--- Quoted text ---
···

3 Useful Mental Models
This leadership blog post is a continuation of me sharing content from my upcoming leadership book, “Strategic Pause: Grow Your Personal Leadership Model.” I am on track to publish in September.
Mental models are helpful in assessing situations. They help you understand situations by putting them in simple terms. They aid in determining your best response. They enable you to better see long-term impact. Whether you know it or not, you use mental models all the time. The “Golden Rule”, “Never lose your composure in front of the team”, or “Return all phone calls by the end of the day” are simple examples. In my leadership book, I refer to them as “leadership templates.”
In my January leadership blog post, “Turbocharge Situation Management with Leadership Templates”, I shared three leadership templates that made it into my leadership book. In this blog post, I am sharing three more.
The first leadership template is helpful is assessing your overall skillset. It can help you determine where to focus your professional development.
The Skills Pie (Leadership Template)
The skills pie is an example of one leadership template that is in my inventory but not explicitly in my leadership model.

···

--- Recorded data ---
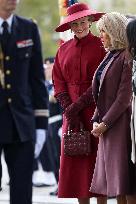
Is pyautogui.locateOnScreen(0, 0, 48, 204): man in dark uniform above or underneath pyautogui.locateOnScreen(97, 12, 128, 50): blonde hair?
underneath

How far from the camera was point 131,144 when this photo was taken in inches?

···

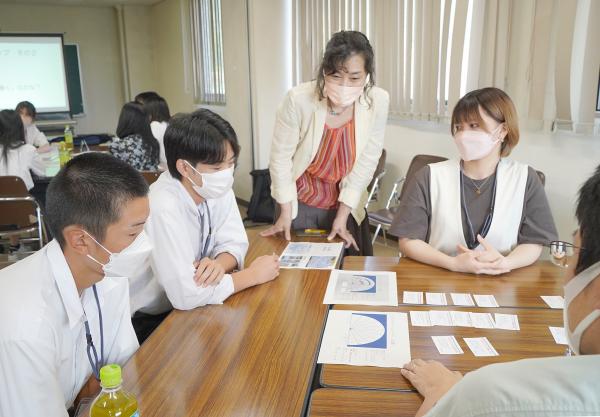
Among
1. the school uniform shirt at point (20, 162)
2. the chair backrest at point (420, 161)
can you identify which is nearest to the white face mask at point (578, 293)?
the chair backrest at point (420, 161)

···

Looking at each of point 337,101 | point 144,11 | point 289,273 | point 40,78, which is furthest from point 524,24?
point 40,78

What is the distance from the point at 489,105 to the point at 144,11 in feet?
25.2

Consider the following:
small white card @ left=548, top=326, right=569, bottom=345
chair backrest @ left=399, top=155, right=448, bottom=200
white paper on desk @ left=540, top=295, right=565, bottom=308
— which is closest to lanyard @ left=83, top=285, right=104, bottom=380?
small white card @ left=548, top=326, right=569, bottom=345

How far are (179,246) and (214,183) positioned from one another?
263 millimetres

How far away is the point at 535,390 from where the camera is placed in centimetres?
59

···

--- Directions for this task ---
Translate this sentence from the mental models post above into Spanish: "Mental models are helpful in assessing situations."

--- The response ---
Los modelos mentales son útiles para evaluar situaciones.